The teams of hackers behind the Cloud Hopper network were connected to the Chinese Ministry of State Security. When they initially targeted the clients, their efforts were detected by investigators and cyber security teams, and subsequently thwarted. In response, they then went on to target some of the largest technology service providers in the world, including Tata Consultancy Services, Fujitsu, and as mentioned in the WSJ report, HP Enterprise. Through this attack, they entered the cloud networks operated by the tech firms, and subsequently gained access to highly sensitive commercial client data on the cloud network. They used the latter to enter the client networks, hence inflicting damage worth many millions of dollars.
An example of the extent of these hacks, and the kind of commercial damage this could have impacted, can be found in the earlier Reuters investigation.
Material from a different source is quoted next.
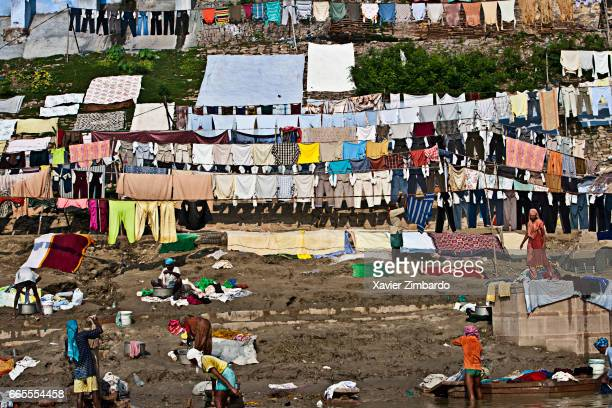 Washermen and women washing laundry with their hands and drying clothes at the Dhobi Ghat on the banks of River Ganges the most sacred river of...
One of the compromised clients include Ericsson, which deals in critical mobile and telecommunications network infrastructure, rivalling the Chinese technology and electronics conglomerate, Huawei. With the latter already in global crosshairs for its ties with the Chinese government, the damage inflicted from critical data stolen from Ericsson can be to the tune of many billions of dollars worth business globally. This can further allow Chinese firms to take advantage of the data and turn business ties accordingly, and this is only the tip of the iceberg.
Other firms affected as a result of the continued Cloud Hopper attacks, which had Western security watchdogs confused, include the likes of banking major Deutsche Bank, medicine and healthcare giant GlaxoSmithKline PLC, and even American Airlines. Above all, the report highlights the increasingly sophisticated nature of the hacks, and how data kept with third party cloud storage operators can be severely vulnerable and expose critical data belonging to millions of consumers. As the WSJ report found out, HP Enterprise failed to detect the infiltrators re-entering their networks, and gave its customers an all-clear in terms of the safety of its cloud servers. The resultant damages amount to such high volumes that it is, in fact, being called the largest corporate espionage efforts, ever.